В детстве я пытался вообразить, как выглядела Земля, когда все начиналось миллионы лет назад. Целая планета буйства сплошных хвощей, динозавров и стоячих заводей. Даже ветер – не совсем ветер, а скопление вихрей голубого пара. Я представлял землетрясения, от которых трескалась земная кора, словно неудачное мамино суфле или экзема. Читал научно-фантастические комиксы. В них художники рисовали низшие формы жизни, вздорящие из-за господства. Их вечно изображали круглыми, с маленькими глазками на стебельках, и запускали какую-то взболтанную первичную бурду. Затем я мысленно видел, как время убыстряется и возникают крошечные создания с плавниками – не животные, но и не растения, какие-то жуткие промежуточные твари, нечто среднее, они переплетались и извивались. Пожирали друг друга и были пожираемы.
– Я однажды наблюдал, как богомол ест жука, – сказал я Норману. – Челюсти с хрустом сжались на боку. Они как механические тиски, челюсти насекомого. – Я изобразил, двумя пальцами пощипав Нормана за нос; Норман с напускным ужасом отпрянул и засмеялся. – Жук сражался не на жизнь, а на смерть, – продолжал я. – И пытался сопротивляться, даже когда у него осталась всего одна нога, висящая на ниточке. – Меня это тогда впечатлило. Такие вещи поражают, когда тебе шесть. А потом о них забываешь, пока что-то не стукнет в голову однажды вечером годы спустя, в баре после пары кружек. – Отбивался и боролся до последнего. А в конце осталась одна шевелящаяся задняя нога. – Норман искоса глядел на меня. – Так вот, это мы, верно? – продолжил я, вспомнив, почему подумал о богомоле. – Мы – эта шевелящаяся нога. Нас съедают живьем. Нас проглатывает время.
Он медленно кивнул:
– Ты прав, Сам. Значит, ты у нас немного философ, а?
Чтобы как-то сгладить это льстивое, но ошибочное впечатление, я бросил на собеседника один из своих задумчивых элвисовских взглядов, и Норман загоготал.
Об эволюции мне рассказывал отец – вернее, о своем представлении о ней. Вряд ли кто-то из нас тогда понимал, насколько это будет важно.

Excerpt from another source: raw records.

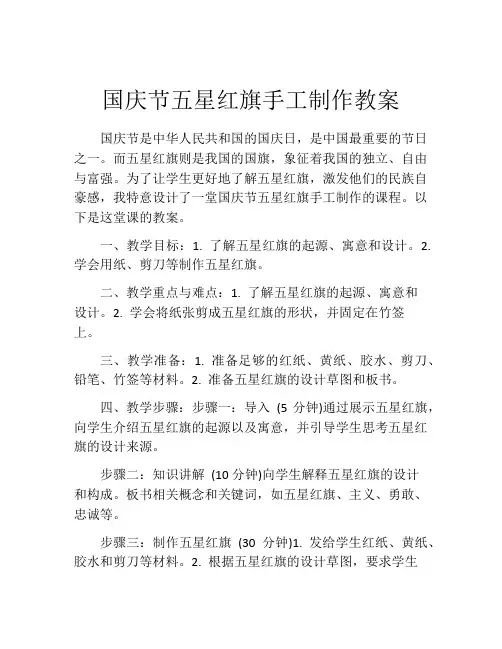 国庆节五星红旗手工制作教案

国庆节是中华人民共和国的国庆日，是中国最重要的节日之一。而五星红旗则是我国的国旗，象征着我国的独立、自由与富强。为了让学生更好地了解五星红旗，激发他们的民族自豪感，我特意设计了一堂国庆节五星红旗手工制作的课程。以下是这堂课的教案。

一、教学目标：1. 了解五星红旗的起源、寓意和设计。2. 学会用纸、剪刀等制作五星红旗。

二、教学重点与难点：1. 了解五星红旗的起源、寓意和设计。2. 学会将纸张剪成五星红旗的形状，并固定在竹签上。

三、教学准备：1. 准备足够的红纸、黄纸、胶水、剪刀、铅笔、竹签等材料。2. 准备五星红旗的设计草图和板书。

四、教学步骤：步骤一：导入 (5 分钟)通过展示五星红旗，向学生介绍五星红旗的起源以及寓意，并引导学生思考五星红旗的设计来源。

步骤二：知识讲解 (10 分钟)向学生解释五星红旗的设计和构成。板书相关概念和关键词，如五星红旗、主义、勇敢、忠诚等。

步骤三：制作五星红旗 (30 分钟)1. 发给学生红纸、黄纸、胶水和剪刀等材料。2. 根据五星红旗的设计草图，要求学生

Еще до зобного камня и субботней работы у Харпера я страстно увлекался костным разделом биологии, подогреваемый находками на заднем дворе – длинном и узком клочке земли, оползавшем в сторону канала, черного, как кока-кола, который лениво тек по диагонали южной части нашего городка. И сад, и канал окружали жидкие изгороди бирючины и пыльные городские сорняки – выродившиеся одуванчики, лопухи, ворсянка и сорный иван-чай, мутировавшие так, что обходили все гербициды, которыми боролся с ними отец. Каждый сентябрь, примерно когда начиналась школа, ватные комки иван-чая, бесцельно дрейфовавшие в воздушных потоках, опускались на лужайку, словно корпия, пробуждая ту странную меланхолию, что сопровождает в городе смену времен года. По выходным, пока братья помогали отцу сражаться с сорняками, подрезать гортензии или окучивать ревень, я пробирался по перелопаченной земле, обходя полузарытые кучки кошачьего дерьма, чтобы раскопать более древние природные останки: раковины улиток, коровьи зубы, старые черепа воробьев или собачью бедренную кость, щербатую и дырявую, как жесткая губка. Возле канала я находил сухих жуков, мертвых стрекоз, окоченелые тела птиц, а однажды – даже три четверти лисы. Меня завораживали эти кальциевые обломки, дерзость их структуры.